**Fragmento del texto**
Se supone que estamos por aquí, en
este mundo digo, para perseguir y si es posible, encontrar la felicidad. Es el
fin objetivo de cuanto hacemos y todas nuestras acciones se encaminan hacia
ello, aunque los problemas surgen cuando tratamos de ponernos de acuerdo sobre
la definición del concepto de felicidad.
Yo entiendo la felicidad como el grado
de
satisfacción con la vida que percibimos. Algo subjetivo, porque para
ninguno la felicidad resulta exactamente lo mismo: algunos la cifran, por
ejemplo, en la posesión de lo material y otros en el desarrollo y crecimiento
espiritual, pero, en síntesis, creo que se trata de lo a gusto que nos sintamos con la vida que
vivimos y lo bien que nos encontremos en nuestra propia piel.
Si tuviéramos que alcanzar un acuerdo
global en torno a lo que nos hace felices, cualquier ser humano estaría
suscribiría que gozar de una buena salud, de unas positivas relaciones
familiares y de amistad y de un trabajo con el que ganarnos bien la vida (si
además nos gusta, perfecto), son señales claras de disponer de una neta
felicidad.
El dilema se plantea cuando teniendo
ya asegurado ese suelo de felicidad, nos seguimos sintiendo infelices y no
sabemos el porqué. Y tendemos a pensar que el incremento de nuestra riqueza o
el del número de relaciones sentimentales o la adquisición de cualquier
'prodigioso' objeto, nos dará la sensación plena de felicidad que buscamos: “Que felices serían los campesinos… si supieran que son
felices”.
Y por último, y como hipótesis de
trabajo, en el 50% de nuestra felicidad (en el que, supuestamente, si podemos
intervenir), nos cabría amar y aceptar la vida tal y como viene.

**Consigna 1**
¿Cómo se define la felicidad en el fragmento sobre la felicidad?

**Entradas listadas**

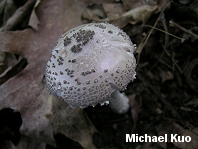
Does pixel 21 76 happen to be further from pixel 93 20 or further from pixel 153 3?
pixel 153 3

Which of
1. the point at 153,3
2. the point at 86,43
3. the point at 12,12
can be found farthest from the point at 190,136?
the point at 12,12

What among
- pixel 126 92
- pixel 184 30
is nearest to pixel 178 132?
pixel 126 92

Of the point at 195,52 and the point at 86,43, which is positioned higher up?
the point at 86,43

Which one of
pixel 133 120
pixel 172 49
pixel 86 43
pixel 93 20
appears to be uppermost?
pixel 86 43

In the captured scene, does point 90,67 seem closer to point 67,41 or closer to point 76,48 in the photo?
point 76,48

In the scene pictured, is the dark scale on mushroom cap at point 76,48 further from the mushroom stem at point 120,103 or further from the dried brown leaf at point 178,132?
the dried brown leaf at point 178,132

**Consigna 2**
Dispón como lista numerada las líneas de las entradas, empezando por la que contiene "Of the point" y terminando con la última línea de las entradas, ambas incluidas, sin las líneas en blanco.

**Solución 1**
Como el grado de satisfacción con la vida que percibimos.

**Solución 2**
1. Of the point at 195,52 and the point at 86,43, which is positioned higher up?
2. the point at 86,43
3. Which one of
4. pixel 133 120
5. pixel 172 49
6. pixel 86 43
7. pixel 93 20
8. appears to be uppermost?
9. pixel 86 43
10. In the captured scene, does point 90,67 seem closer to point 67,41 or closer to point 76,48 in the photo?
11. point 76,48
12. In the scene pictured, is the dark scale on mushroom cap at point 76,48 further from the mushroom stem at point 120,103 or further from the dried brown leaf at point 178,132?
13. the dried brown leaf at point 178,132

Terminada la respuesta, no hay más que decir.